Uruguay no escapo a este derrotero en tanto se encuentran sometidos a procesos diversos responsables políticos y agentes policiales y militares por su participación en la violación de los derechos humanos en la última dictadura cívico-militar.
Por ello, hace más de 60 años y con miras al futuro cerraba el fiscal principal de los Estados Unidos de América Robert H. Jackson, en su presentación de la denuncia contra los líderes nazis ante el Tribunal Militar Internacional de Nüremberg el 21 de noviembre de 1945: «La civilización pregunta si la ley es perezosa, hasta el punto de carecer de medios para castigar crímenes de esta magnitud cometidos por criminales de tan elevada categoría. No espera que hagáis imposible la guerra. Mas sí espera que vuestra acción jurídica ponga las fuerzas del Derecho Internacional, sus preceptos, sus prohibiciones y, sobre todo, sus sanciones, del lado de la paz, para que todo hombre y mujer de buena voluntad, en todo el país pueda vivir libre al amparo de la ley sin estar sometido a nadie».

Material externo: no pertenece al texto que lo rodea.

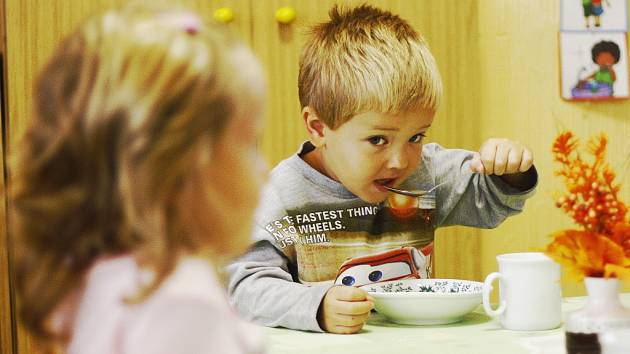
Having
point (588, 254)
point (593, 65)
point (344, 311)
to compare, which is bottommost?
point (344, 311)

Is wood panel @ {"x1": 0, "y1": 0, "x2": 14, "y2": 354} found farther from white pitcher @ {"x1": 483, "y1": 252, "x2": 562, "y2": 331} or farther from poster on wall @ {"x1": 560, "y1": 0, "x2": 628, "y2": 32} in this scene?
poster on wall @ {"x1": 560, "y1": 0, "x2": 628, "y2": 32}

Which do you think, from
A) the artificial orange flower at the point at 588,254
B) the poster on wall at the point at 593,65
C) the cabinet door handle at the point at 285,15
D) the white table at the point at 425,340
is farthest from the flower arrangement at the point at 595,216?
the poster on wall at the point at 593,65

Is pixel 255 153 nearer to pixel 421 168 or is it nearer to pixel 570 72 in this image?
pixel 421 168

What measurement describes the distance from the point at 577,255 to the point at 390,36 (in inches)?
22.5

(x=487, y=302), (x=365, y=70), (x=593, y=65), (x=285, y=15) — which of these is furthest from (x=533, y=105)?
(x=487, y=302)

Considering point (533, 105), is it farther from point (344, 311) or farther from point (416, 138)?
point (344, 311)

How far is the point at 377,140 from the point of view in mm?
1295

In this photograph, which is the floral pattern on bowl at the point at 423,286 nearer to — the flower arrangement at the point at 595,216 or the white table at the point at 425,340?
the white table at the point at 425,340

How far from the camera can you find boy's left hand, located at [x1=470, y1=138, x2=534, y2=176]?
1268mm

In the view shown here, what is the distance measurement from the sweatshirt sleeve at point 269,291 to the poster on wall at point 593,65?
122 centimetres

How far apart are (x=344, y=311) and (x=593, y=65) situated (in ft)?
4.68

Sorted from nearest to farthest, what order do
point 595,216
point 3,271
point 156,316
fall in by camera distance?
point 156,316
point 595,216
point 3,271

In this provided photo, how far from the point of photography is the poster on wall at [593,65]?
2.23 m

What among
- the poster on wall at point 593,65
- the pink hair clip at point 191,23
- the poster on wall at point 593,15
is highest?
the poster on wall at point 593,15
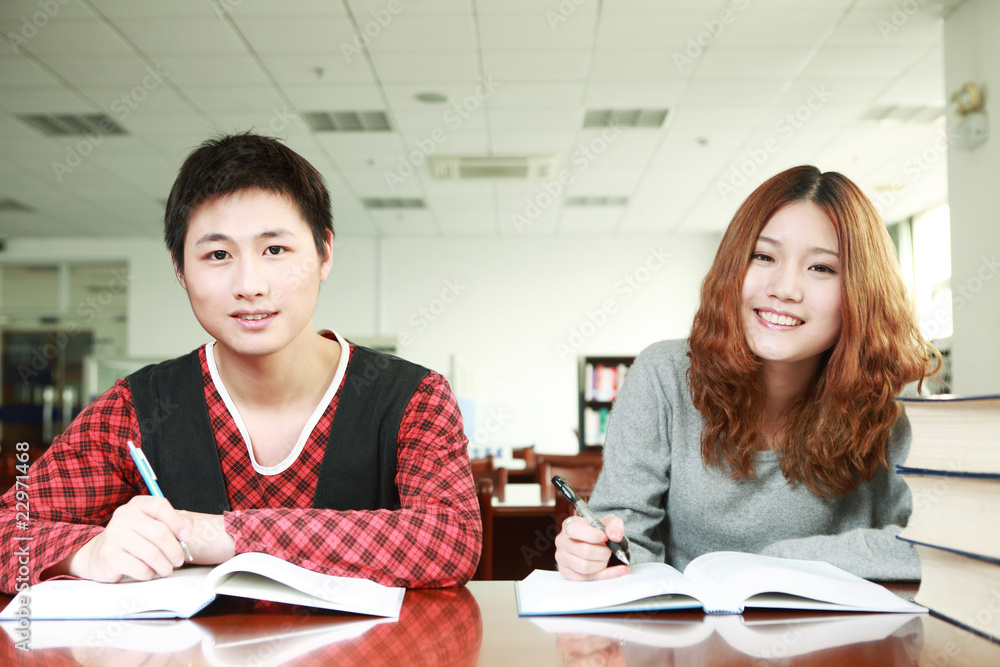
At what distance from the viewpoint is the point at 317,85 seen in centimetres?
491

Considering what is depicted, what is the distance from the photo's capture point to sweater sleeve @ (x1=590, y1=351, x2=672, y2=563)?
123cm

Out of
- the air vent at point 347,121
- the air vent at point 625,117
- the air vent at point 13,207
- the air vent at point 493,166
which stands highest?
the air vent at point 625,117

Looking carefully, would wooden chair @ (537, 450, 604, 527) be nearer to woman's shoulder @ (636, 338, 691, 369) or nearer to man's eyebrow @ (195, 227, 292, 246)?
woman's shoulder @ (636, 338, 691, 369)

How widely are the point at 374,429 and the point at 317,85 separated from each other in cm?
422

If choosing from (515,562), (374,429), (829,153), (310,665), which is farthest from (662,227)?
(310,665)

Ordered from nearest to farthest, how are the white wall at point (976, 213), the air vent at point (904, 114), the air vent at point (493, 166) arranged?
the white wall at point (976, 213) → the air vent at point (904, 114) → the air vent at point (493, 166)

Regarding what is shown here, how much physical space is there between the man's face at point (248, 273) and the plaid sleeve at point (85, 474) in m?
0.23

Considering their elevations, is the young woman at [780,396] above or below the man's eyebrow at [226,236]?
below

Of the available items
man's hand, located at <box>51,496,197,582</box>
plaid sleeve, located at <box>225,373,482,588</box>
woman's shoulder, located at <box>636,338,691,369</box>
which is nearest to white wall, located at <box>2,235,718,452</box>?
woman's shoulder, located at <box>636,338,691,369</box>

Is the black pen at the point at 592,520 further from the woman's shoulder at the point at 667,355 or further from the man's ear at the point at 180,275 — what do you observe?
the man's ear at the point at 180,275

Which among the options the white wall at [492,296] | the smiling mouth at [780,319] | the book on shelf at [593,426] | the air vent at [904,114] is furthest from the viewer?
the white wall at [492,296]

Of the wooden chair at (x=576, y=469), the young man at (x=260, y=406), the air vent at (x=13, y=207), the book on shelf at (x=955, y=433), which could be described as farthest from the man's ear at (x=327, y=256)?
the air vent at (x=13, y=207)

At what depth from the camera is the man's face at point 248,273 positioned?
3.61ft

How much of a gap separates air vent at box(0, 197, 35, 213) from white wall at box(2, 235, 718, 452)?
1.40 m
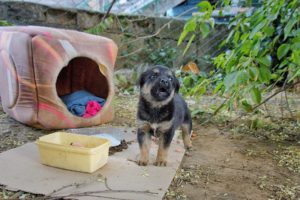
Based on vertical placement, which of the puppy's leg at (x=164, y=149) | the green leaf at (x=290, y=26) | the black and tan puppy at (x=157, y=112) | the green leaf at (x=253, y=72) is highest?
the green leaf at (x=290, y=26)

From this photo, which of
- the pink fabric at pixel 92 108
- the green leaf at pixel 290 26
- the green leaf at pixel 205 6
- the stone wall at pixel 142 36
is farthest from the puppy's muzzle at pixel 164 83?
the stone wall at pixel 142 36

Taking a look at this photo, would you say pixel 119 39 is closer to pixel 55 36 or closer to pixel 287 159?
pixel 55 36

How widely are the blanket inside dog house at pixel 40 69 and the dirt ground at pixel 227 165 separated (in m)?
0.20

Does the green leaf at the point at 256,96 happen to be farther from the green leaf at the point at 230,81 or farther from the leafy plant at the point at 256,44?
the green leaf at the point at 230,81

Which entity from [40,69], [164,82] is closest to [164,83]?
[164,82]

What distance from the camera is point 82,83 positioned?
516 cm

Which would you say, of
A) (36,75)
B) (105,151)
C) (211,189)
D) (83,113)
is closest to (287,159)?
(211,189)

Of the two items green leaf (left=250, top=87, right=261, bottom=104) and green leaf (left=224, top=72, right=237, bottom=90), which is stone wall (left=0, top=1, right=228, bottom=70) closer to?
green leaf (left=250, top=87, right=261, bottom=104)

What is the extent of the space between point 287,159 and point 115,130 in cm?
174

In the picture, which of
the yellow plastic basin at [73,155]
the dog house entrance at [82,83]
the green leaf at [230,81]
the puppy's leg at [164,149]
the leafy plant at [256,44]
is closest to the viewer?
the green leaf at [230,81]

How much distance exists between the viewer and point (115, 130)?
13.5 feet

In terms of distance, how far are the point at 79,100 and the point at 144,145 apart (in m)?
1.72

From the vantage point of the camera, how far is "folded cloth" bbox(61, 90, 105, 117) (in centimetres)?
438

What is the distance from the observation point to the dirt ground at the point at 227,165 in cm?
268
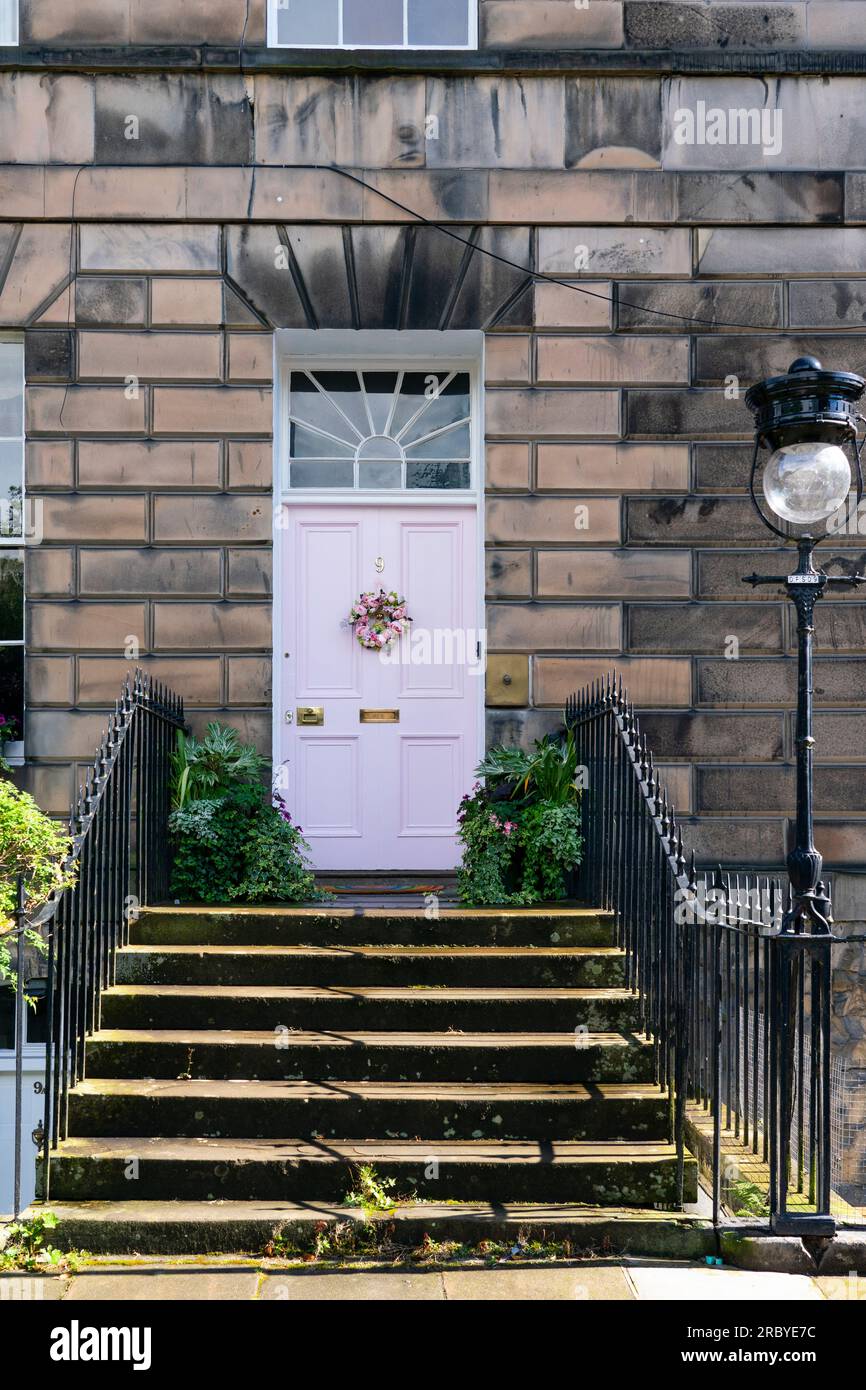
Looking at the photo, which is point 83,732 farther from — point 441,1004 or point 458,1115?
point 458,1115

Cuarenta años después y habiendo incurrido la humanidad en los mismos errores, el fiscal argentino Julio Strassera en el Juicio a la Junta de Comandantes que dirigieron lo que dio en llamarse «Guerra Sucia» (en realidad aniquilamiento de 30.000 personas) en similar temperamento sostuvo: «A partir de este juicio y de la condena que propugnó, nos cabe la responsabilidad de fundar una paz basada no en el olvido sino en la memoria; no en la violencia sino en la justicia.»
De eso se trata, porque, como nos legara el sacerdote jesuita P. Luis Pérez Aguirre «no se investiga y se juzga el pasado sólo para castigar o condenar, sino para aprender».